:: Activity A ::
Translate this sentence from the passage on MCMC techniques into Spanish: "Ergodic Markov chains have a unique stationary distribution and it will be reached as a limit distribution from any initial distribution."
:: Activity B ::
Carry on the passage on MCMC techniques from the point where it stops.

:: Text segment ::
Chapter 5 MCMC techniques
5.1 Markov chains
A discrete time Markov chain \(\{X_k\}_k\) is a sequence of rvs such that the distribution of \(X_k\) depens only on \(X_{k-1}\) and not on the previous rvs.
The Markov chain is homogeneous if the conditional distribution does not depend on time point. In such a case, the probabilities \(P_{i,j}=P(X_k=j|X_{k-1}=i)\) are called transition probabilities.
A pmf \(\pi\) is stationary distribution of the Markov chain if for every state \(\pi(j)=\sum P_{i,j}\pi(i)\).
Ergodic Markov chains have a unique stationary distribution and it will be reached as a limit distribution from any initial distribution.
MCMC methods consist in generating ergodic Markov chains whose limit distribution is a goal distribution. They do NOT produce sequences of independent observations!
5.2 Metropolis-Hastings
Our goal is to simulate from dmf \(f\) and we use an instrumental conditional dmf \(g(\cdot|\cdot)\) from which it is simple to simulate. The support of \(g\) must contain that of \(f\).
- Set \(X_0\) such that \(f(X_0)>0\) and \(k=0\).
- Set \(k=k+1\). Generate \(Y_k\sim g(\cdot|X_{k-1})\) and \(U\) random number in \((0,1)\) independent.
- If \(U\leq\alpha(X_{k-1},Y_k)\), set \(X_k=Y_k\), otherwise \(X_k=X_{k-1}\).
- If \(k<n\) go to Step \(2.\), otherwise return \(X_0,\ldots,X_n\).
\[\alpha(x,y)=\min\left\{\frac{f(y)g(x|y)}{f(x)g(y|x)},1\right\}\]
Example (Poisson)
In order to simulate a Poisson rv, we take as instrumental probability mass function (given \(x\neq 0\)), the one that assesses probability \(1/2\) to \(x-1\) and probability \(1/2\) to \(x+1\). If \(x=0\), then the probability of \(0\) is \(1/2\) and the probability of \(1\) is \(1/2\)
rinst <- function(x) {
if(x==0) return(sample(1,x=c(0,1)))
else return(sample(1,x=c(x-1,x+1)))
}
poisson.metro=function(lamb,ini,n){
x <- c(ini)
y <- rinst(ini)
for(k in 2:n) {
u <- runif(1)
alpha<-lamb^y/factorial(y)/(lamb^x[k-1]/factorial(x[k-1]))
if(u<=alpha) x <- c(x,y)
else x <- c(x,x[k-1])
y <- rinst(x[k])
}
return(x)

:: Data excerpt ::
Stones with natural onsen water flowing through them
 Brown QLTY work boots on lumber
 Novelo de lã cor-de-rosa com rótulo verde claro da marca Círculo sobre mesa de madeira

:: Exercise response A ::
Las cadenas de Markov ergódicas tienen una única distribución estacionaria, y esta se alcanzará como distribución límite a partir de cualquier distribución inicial.

:: Exercise response B ::
}
lmbd <- 1
plot(cumsum(poisson.metro(lamb=lmbd,ini=2,n=1000))/(1:1000),
type="l")
abline(h=lmbd,col="red")
5.3 Gibbs sampling
Consider a random vector \({\bf X}=(X^{(1)},\ldots,X^{(d)})\) with joint dmf \(f\) difficult to simulate from, but whose conditional densities of each component given the remaining componets \(f_i(\cdot|x_k^{(1)},\ldots,x_k^{(i-1)},x_k^{(i+1)},\ldots,x_k^{(d)})\) are easy to simulate from.
The Gibbs sampler is Metropolis-Hastings algorithm with \(g(\cdot|{\bf X})\) having marginal densities as above. In such a case, \(f({\bf y})g({\bf x}|{\bf y})=f({\bf x})f({\bf y})\), so all candidates will be accepted.
- Set \({\bf X}_0\) such that \(f({\bf X}_0)>0\) and \(k=0\).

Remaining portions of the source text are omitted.